REQUIRED ACTION:
Give the data again exactly as written, without any of its pictures.
========
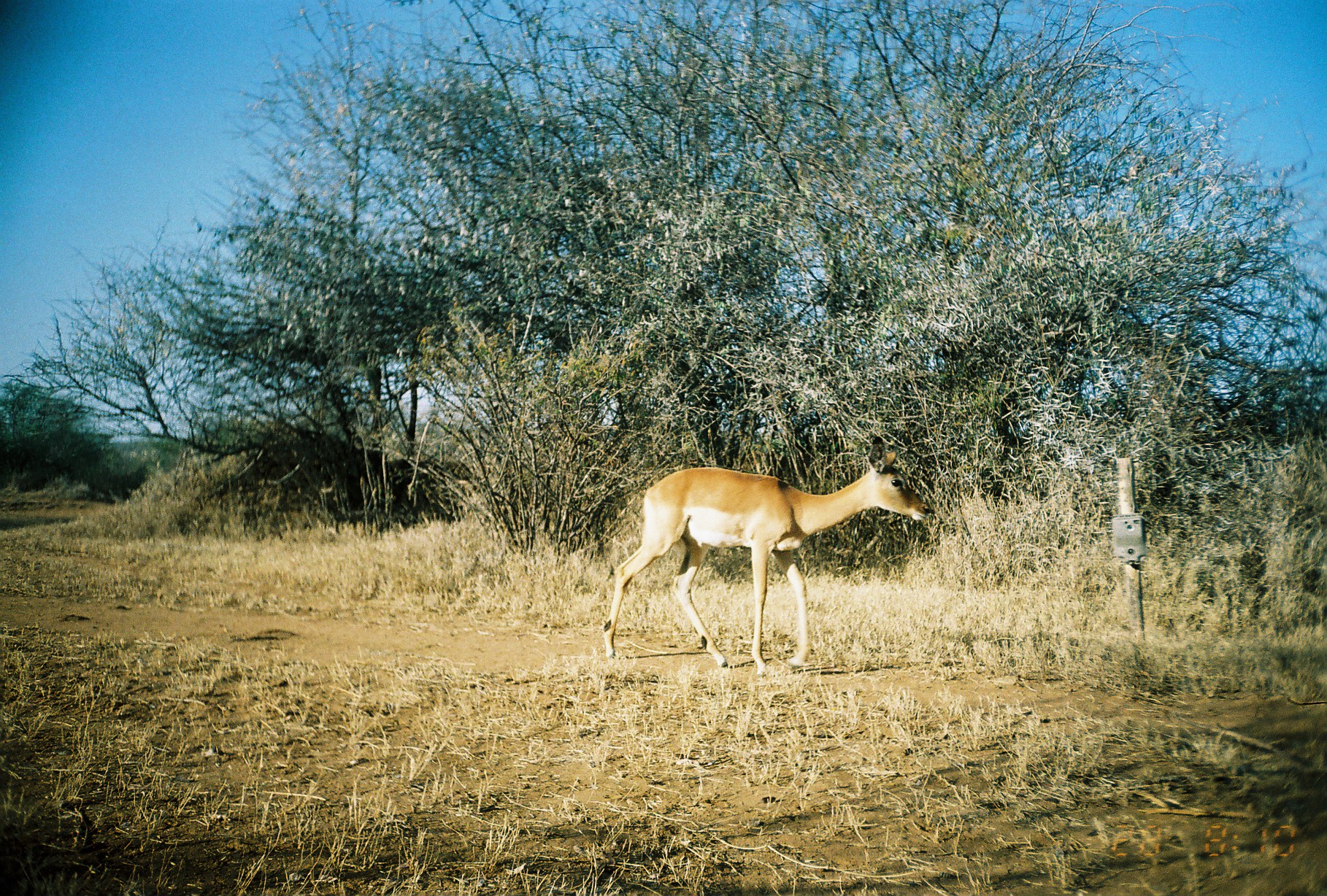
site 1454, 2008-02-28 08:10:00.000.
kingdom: Animalia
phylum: Chordata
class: Mammalia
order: Artiodactyla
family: Bovidae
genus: Aepyceros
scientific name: Aepyceros melampus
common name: impala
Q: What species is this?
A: Aepyceros melampus (impala).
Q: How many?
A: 1.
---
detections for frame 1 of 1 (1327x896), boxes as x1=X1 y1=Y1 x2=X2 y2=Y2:
aepyceros melampus: x1=602 y1=434 x2=930 y2=676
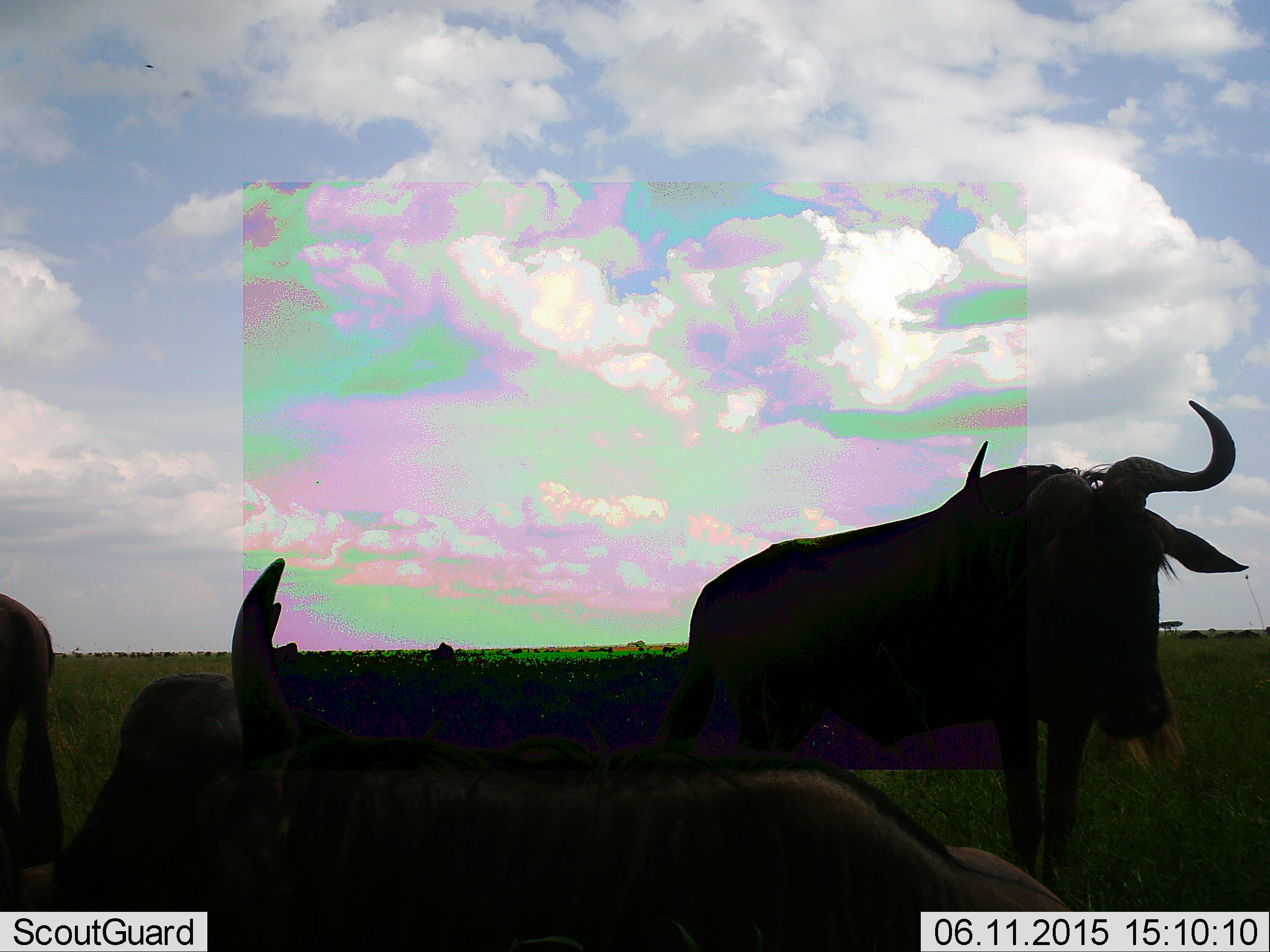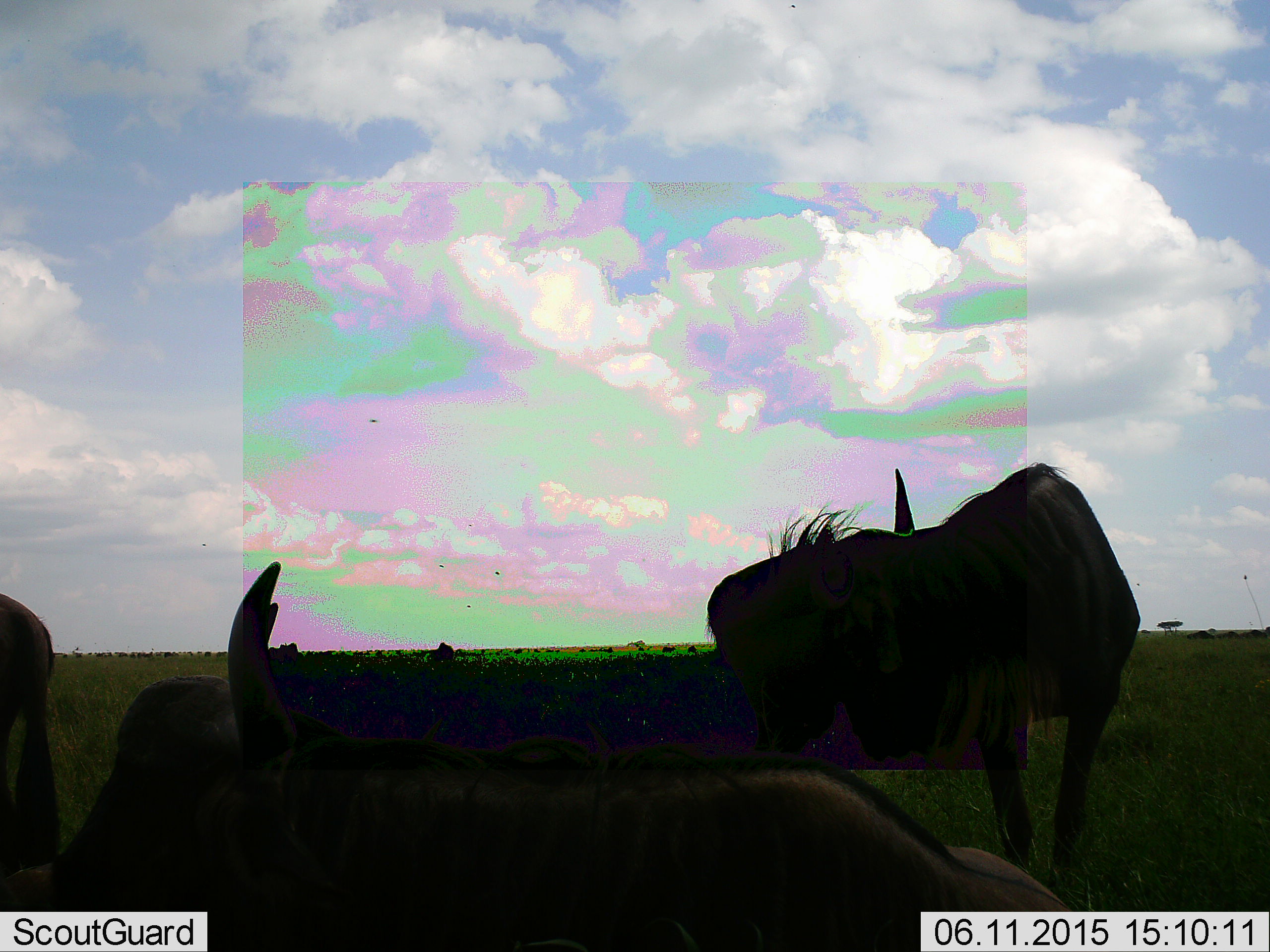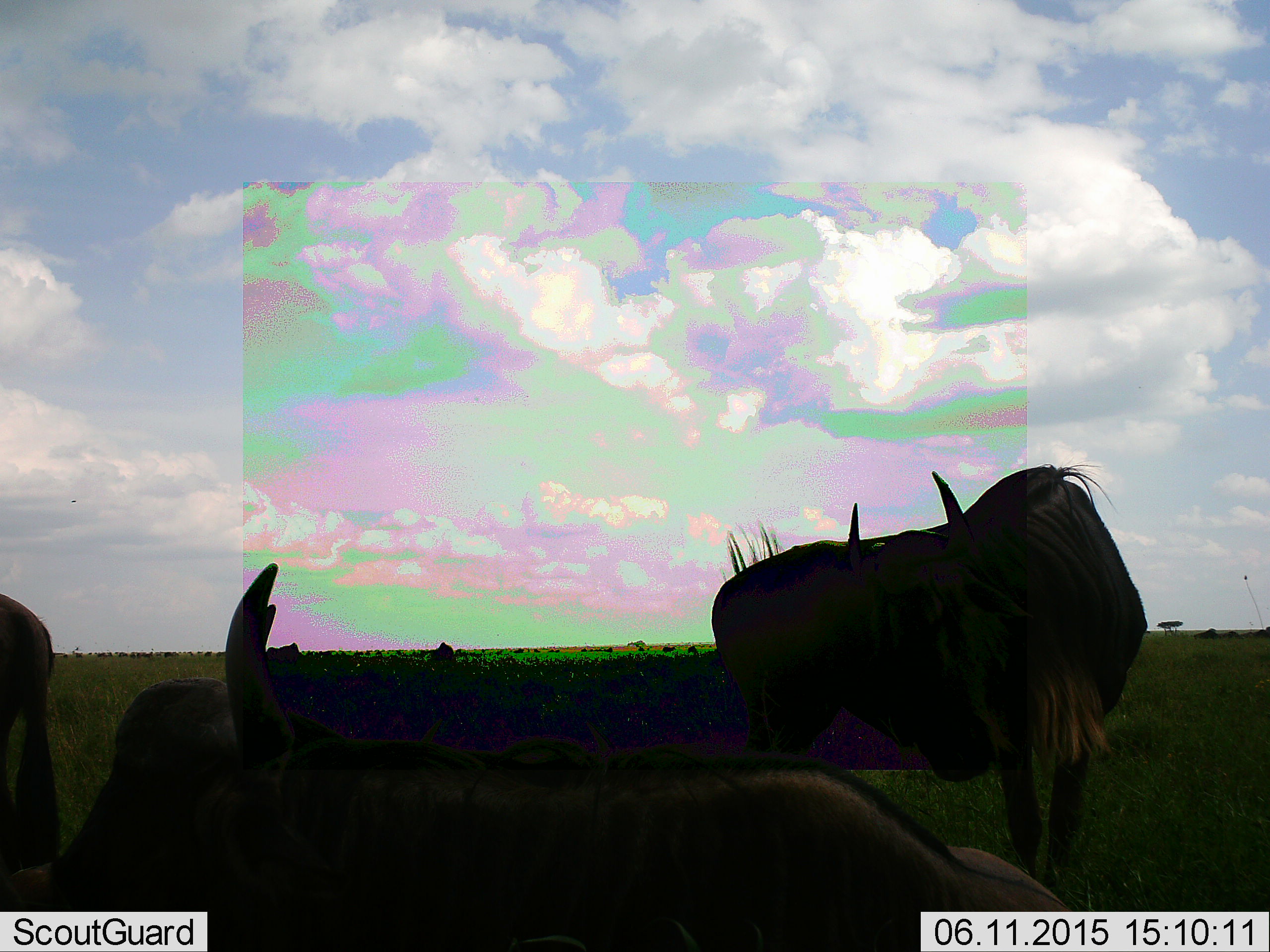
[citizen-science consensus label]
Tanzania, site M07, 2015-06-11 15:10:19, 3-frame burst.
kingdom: Animalia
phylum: Chordata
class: Mammalia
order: Artiodactyla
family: Bovidae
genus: Connochaetes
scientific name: Connochaetes taurinus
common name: blue wildebeest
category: wildebeest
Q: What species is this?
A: Wildebeest (blue wildebeest) (Connochaetes taurinus).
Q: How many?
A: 3.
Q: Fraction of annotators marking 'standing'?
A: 70%.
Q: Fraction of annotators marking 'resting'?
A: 100%.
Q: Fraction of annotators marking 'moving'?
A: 0%.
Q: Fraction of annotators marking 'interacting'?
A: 0%.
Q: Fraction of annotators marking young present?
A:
========
RESULT:
site 1454, 2008-02-28 08:10:00.000.
kingdom: Animalia
phylum: Chordata
class: Mammalia
order: Artiodactyla
family: Bovidae
genus: Aepyceros
scientific name: Aepyceros melampus
common name: impala
Q: What species is this?
A: Aepyceros melampus (impala).
Q: How many?
A: 1.
---
detections for frame 1 of 1 (1327x896), boxes as x1=X1 y1=Y1 x2=X2 y2=Y2:
aepyceros melampus: x1=602 y1=434 x2=930 y2=676
[citizen-science consensus label]
Tanzania, site M07, 2015-06-11 15:10:19, 3-frame burst.
kingdom: Animalia
phylum: Chordata
class: Mammalia
order: Artiodactyla
family: Bovidae
genus: Connochaetes
scientific name: Connochaetes taurinus
common name: blue wildebeest
category: wildebeest
Q: What species is this?
A: Wildebeest (blue wildebeest) (Connochaetes taurinus).
Q: How many?
A: 3.
Q: Fraction of annotators marking 'standing'?
A: 70%.
Q: Fraction of annotators marking 'resting'?
A: 100%.
Q: Fraction of annotators marking 'moving'?
A: 0%.
Q: Fraction of annotators marking 'interacting'?
A: 0%.
Q: Fraction of annotators marking young present?
A:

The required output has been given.